### Data for processing
********************

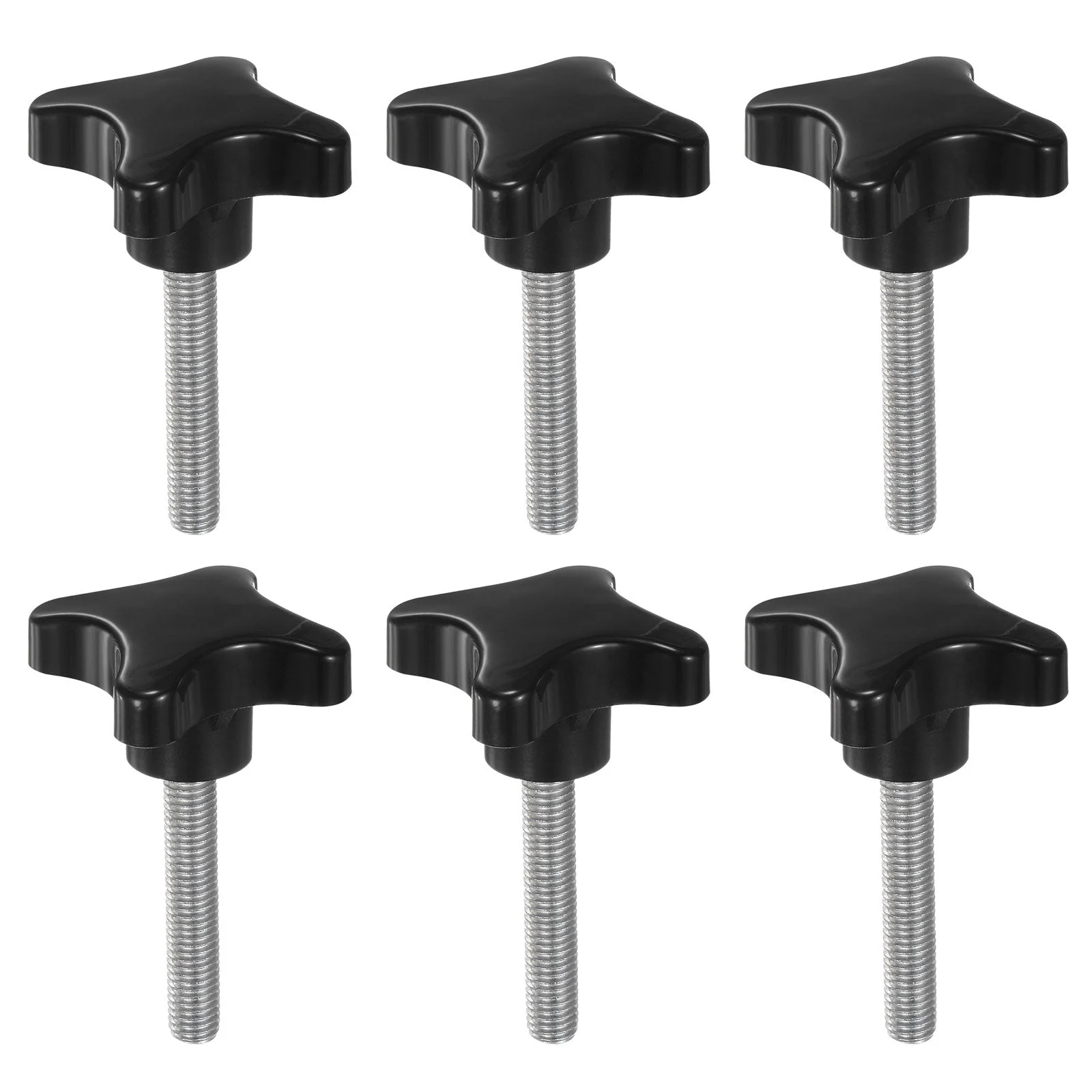6pcs Star Knob M10 x 55mm Metric Threaded Stud 60mm 4-Point Head Clamping Screws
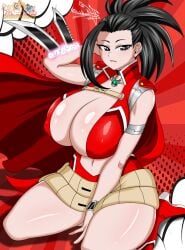 1girls 2022 armpits big_breasts big_thighs black_hair boots breasts busty fanart female hero_outfit_(mha) huge_breasts huge_thighs kneeling large_breasts large_thighs momo_yaoyorozu my_hero_academia raidon_dimentional_land shounen_jump superheroine tagme thick_thighs thighs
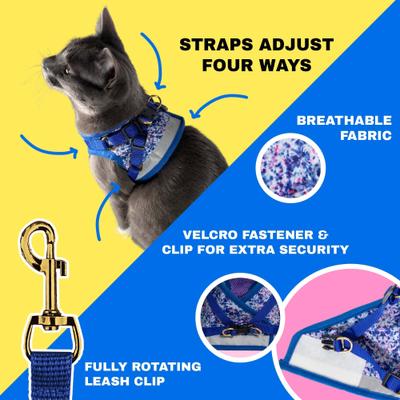Show full view: Travel Cat The True Adventurer Reflective Cat & Kitten Harness & Leash, The Groovy Cat, Extra-Small slide 3 of 12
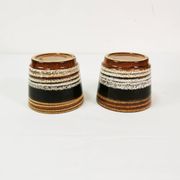A pair of ceramic flower pots with covers, Scheurich, Germany, 1960s.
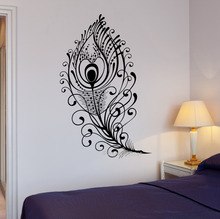 Bonito pavão pena pássaro decalque da parede vinil removível quarto adesivos de arte cores personalizadas wallpapers sala estar mural la494 2024 - compre barato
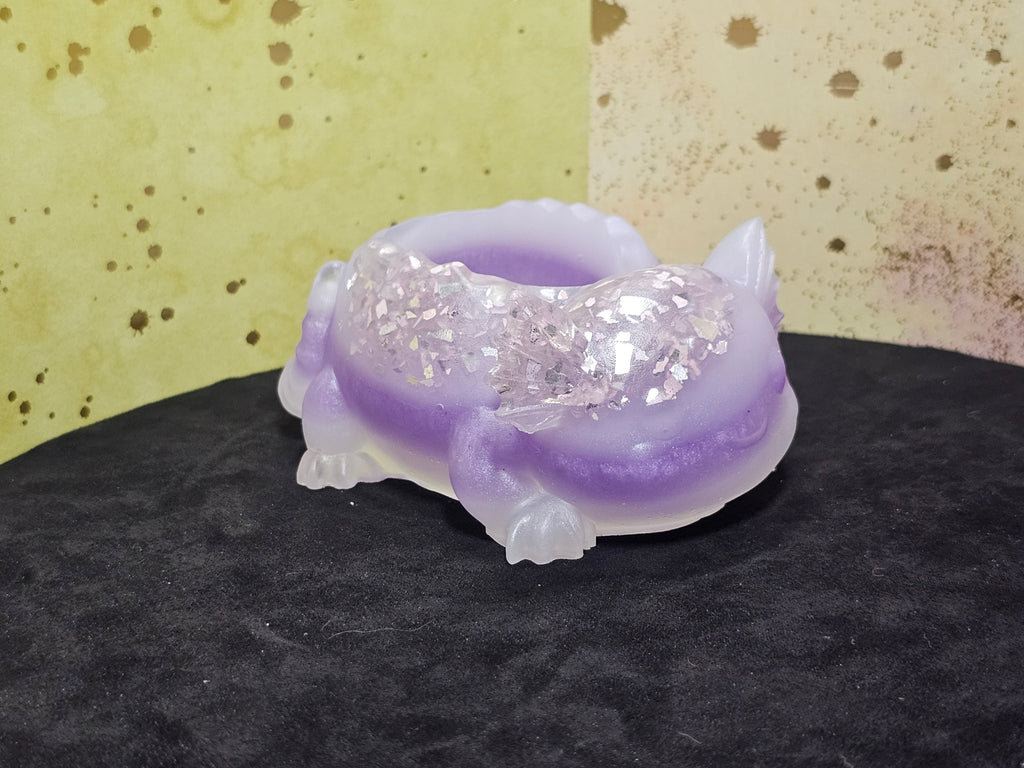 Epoxy Resin Axolotl Planter - lavender stripes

********************

### Problem details
Everything in the data must be printed verbatim except the pictures.

### Task response
6pcs Star Knob M10 x 55mm Metric Threaded Stud 60mm 4-Point Head Clamping Screws
 1girls 2022 armpits big_breasts big_thighs black_hair boots breasts busty fanart female hero_outfit_(mha) huge_breasts huge_thighs kneeling large_breasts large_thighs momo_yaoyorozu my_hero_academia raidon_dimentional_land shounen_jump superheroine tagme thick_thighs thighs
Show full view: Travel Cat The True Adventurer Reflective Cat & Kitten Harness & Leash, The Groovy Cat, Extra-Small slide 3 of 12
A pair of ceramic flower pots with covers, Scheurich, Germany, 1960s.
 Bonito pavão pena pássaro decalque da parede vinil removível quarto adesivos de arte cores personalizadas wallpapers sala estar mural la494 2024 - compre barato
 Epoxy Resin Axolotl Planter - lavender stripes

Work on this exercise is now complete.